**Cosa si chiede**
1: Quali soggetti dell'ambiente circostante cita tra parentesi il testo su Open e Closed Innovation come esempi di collaborazione?
2: Riprendi il testo su Open e Closed Innovation dal punto in cui si interrompe e portalo avanti.

Corporate Innovation

Open Innovation vs Closed Innovation: l’innovazione a confronto

Quali sono le differenze tra Open Innovation e Closed Innovation? Qual è la migliore strada da intraprendere in azienda? Scopriamolo insieme in questo articolo.

Parlare di innovazione significa affrontare uno dei temi più caldi e attuali nel panorama aziendale e questo vale per tutti i settori e le tipologie di business. Non a caso, l’innovazione è sempre di più uno strumento fondamentale per far sì che un’azienda possa crescere, svilupparsi, conquistare e mantenere fette di mercato in una vision a lungo termine.

C’è però una questione delicata da affrontare in materia di innovazione: qual è la migliore strada da intraprendere in azienda? Questa domanda non è affatto scontata, anzi. La nostra epoca, questi primi decenni del ventunesimo secolo, rappresenta infatti una vera e propria fase di transizione – o un territorio di sviluppo, per utilizzare un’altra metafora – dove è importante osservare attentamente l’innovazione a confronto e scegliere il modello più conforme alle esigenze della propria organizzazione: Open Innovation o Closed Innovation?

In questa Spremuta facciamo sinteticamente il punto sulle principali caratteristiche di questi due paradigmi e cerchiamo di rispondere al dubbio amletico che attanaglia gli innovation manager.

Open Innovation: esternalizzare l’innovazione con la collaborazione

L’Open Innovation, o Innovazione Aperta, è un modello organizzativo e di business che punta ad estendere i processi legati all’innovazione oltre i confini aziendali, ricercando il potenziale per lo sviluppo attraverso la collaborazione e l’interazione con l’ambiente circostante (es. altre aziende e PMI, startup, Università, collaboratori esterni), condividendo idee, tecnologie e altre risorse.

L’obiettivo? Sviluppare prodotti e servizi innovativi per mercati sempre più esigenti. Dell’Open Innovation abbiamo già parlato nel dettaglio in un precedente articolo.

**Dati registrati**
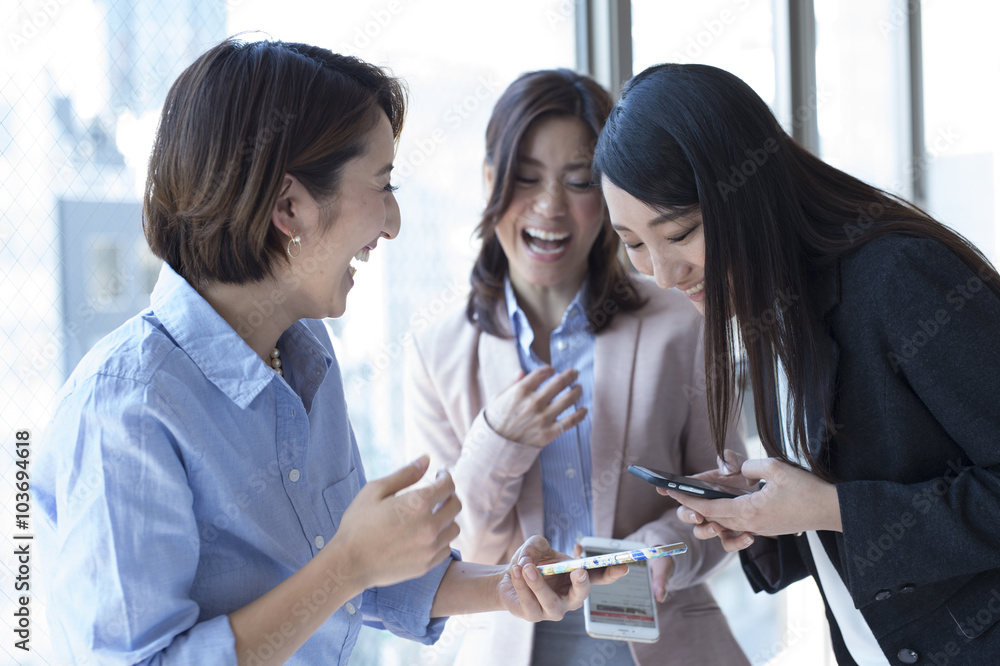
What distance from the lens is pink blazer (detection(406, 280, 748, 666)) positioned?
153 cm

--

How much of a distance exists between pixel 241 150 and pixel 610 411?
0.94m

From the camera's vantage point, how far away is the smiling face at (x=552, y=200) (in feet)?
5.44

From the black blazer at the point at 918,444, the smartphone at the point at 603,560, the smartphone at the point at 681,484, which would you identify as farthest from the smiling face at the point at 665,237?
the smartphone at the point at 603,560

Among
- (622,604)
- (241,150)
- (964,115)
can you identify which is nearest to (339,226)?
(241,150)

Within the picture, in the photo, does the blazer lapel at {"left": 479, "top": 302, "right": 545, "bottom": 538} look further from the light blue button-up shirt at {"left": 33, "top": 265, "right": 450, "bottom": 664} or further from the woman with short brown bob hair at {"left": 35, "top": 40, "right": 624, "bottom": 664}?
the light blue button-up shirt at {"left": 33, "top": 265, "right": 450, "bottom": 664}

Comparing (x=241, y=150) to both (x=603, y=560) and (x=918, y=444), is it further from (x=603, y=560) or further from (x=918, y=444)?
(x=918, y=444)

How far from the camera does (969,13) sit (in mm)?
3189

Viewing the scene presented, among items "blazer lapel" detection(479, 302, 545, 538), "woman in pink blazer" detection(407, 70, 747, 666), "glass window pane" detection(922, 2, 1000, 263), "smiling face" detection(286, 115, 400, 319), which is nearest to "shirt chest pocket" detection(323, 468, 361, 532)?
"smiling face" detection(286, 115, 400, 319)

...

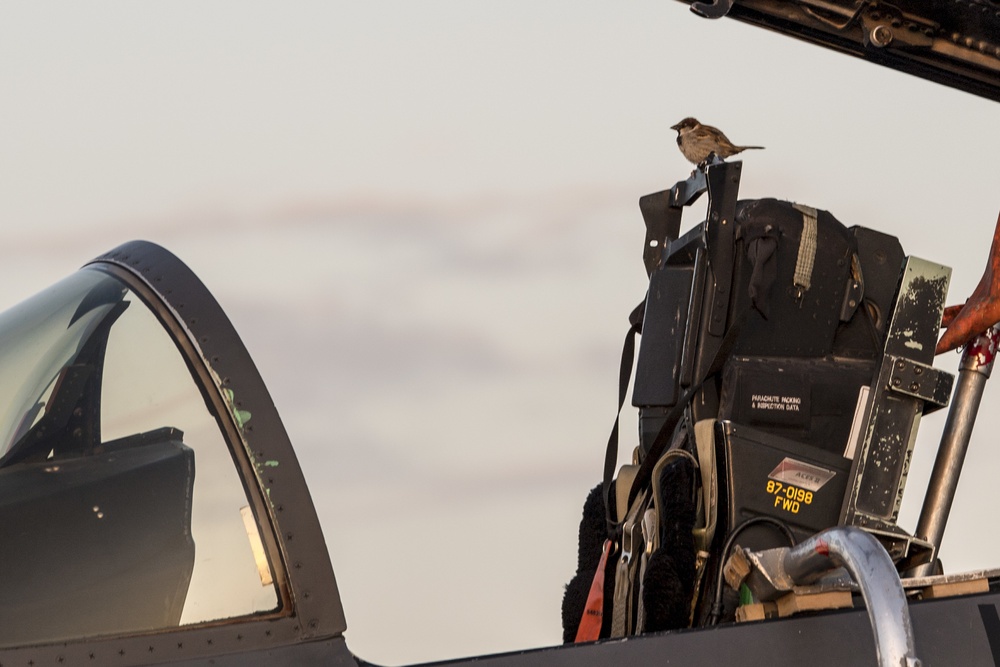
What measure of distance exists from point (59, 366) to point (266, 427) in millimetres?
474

**Risposte ai compiti**
1: Altre aziende e PMI, startup, Università, collaboratori esterni.

2:
L’innovazione viene dunque generata sia dentro sia fuori l’azienda, in uno scambio reciproco di conoscenze e know-how attraverso un network di collaborazioni in ottica win-win che produce effetti positivi per tutti gli attori in gioco. Ad esempio, ecco alcuni vantaggi:

  • le grandi aziende esternalizzano la funzione di ricerca e sviluppo per ridurre i costi;
  • le PMI e le startup possono trarre vantaggio dalle risorse e dal know-how di grandi aziende partner di settore, tagliando gran parte dei costi di gestioni interni e investendo sul licensing di tecnologie, software o brevetti;
  • le scuole e le Università possono entrare in circoli virtuosi che favoriscono la ricerca, l’offerta didattica e il placement di giovanissimi talenti neodiplomati e neolaureati.

Il modello dell’Open Innovation si fonda, dunque, sulla forza della contaminazione reciproca di idee, conoscenze e competenze: un passaggio oggi sempre più determinante per decretare il successo dell’innovazione e delle aziende che adottano una cultura dell’innovazione.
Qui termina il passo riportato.